Pertumbuhan teater di sekolah dan perguruan tinggi berdampak terhadap kuantitas dan kualitas penonton. Ternyata bukan hanya anak sekolah yang mengunjungi pertunjukan teater, keluarganya pun turut serta. Selain itu, terdapat pula anggota sanggar yang setelah menamatkan studi, melanjutkan sekolahnya pada perguruan tinggi-perguruan tinggi seni di Padangpanjang maupun di pulau Jawa.
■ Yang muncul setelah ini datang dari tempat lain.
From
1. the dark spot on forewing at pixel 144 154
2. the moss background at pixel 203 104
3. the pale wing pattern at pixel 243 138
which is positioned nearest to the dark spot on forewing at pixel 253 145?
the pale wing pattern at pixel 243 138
Perkembangan positif sebagaimana digambarkan di atas, semoga tidak membuat pelaku-pelaku teater larut dalam utopia. Sebab, pembinaan teater tidak pernah mengenal kata “selesai”. Pencapaian yang ada sekarang, jelas merupakan akumulasi banyak faktor.
Sebut saja peran pemerintah, peran kepala sekolah dan guru, peran keluarga, masyarakat, media massa dan lain sebagainya, serta yang tak boleh dilupakan adalah peran dari insan-insan pelaku teater itu sendiri, yang ditunjukkan lewat performa, perilaku, dan unjuk karya.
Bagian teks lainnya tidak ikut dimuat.